• [WRITTEN INSTRUCTION]:
Copy out the material below word for word, leaving out the pictures.

• [PROVIDED DATA]:
—————
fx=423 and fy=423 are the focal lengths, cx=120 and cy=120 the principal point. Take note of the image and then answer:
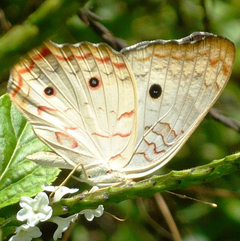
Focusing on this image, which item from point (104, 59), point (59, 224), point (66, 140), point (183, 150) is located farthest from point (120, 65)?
point (183, 150)

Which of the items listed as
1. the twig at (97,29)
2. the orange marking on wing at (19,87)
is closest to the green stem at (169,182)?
the orange marking on wing at (19,87)

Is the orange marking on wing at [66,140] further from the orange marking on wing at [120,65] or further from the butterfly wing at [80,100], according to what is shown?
—————
• [THE OUTPUT]:
fx=423 and fy=423 are the focal lengths, cx=120 and cy=120 the principal point. Take note of the image and then answer:
Focusing on this image, which item from point (104, 59), point (59, 224), point (66, 140), point (183, 150) is located farthest from point (120, 65)?
point (183, 150)

Which of the items listed as
1. the twig at (97,29)
2. the orange marking on wing at (19,87)
is closest to the green stem at (169,182)?
the orange marking on wing at (19,87)

Is the orange marking on wing at [66,140] further from the orange marking on wing at [120,65] or further from the butterfly wing at [80,100], according to what is shown?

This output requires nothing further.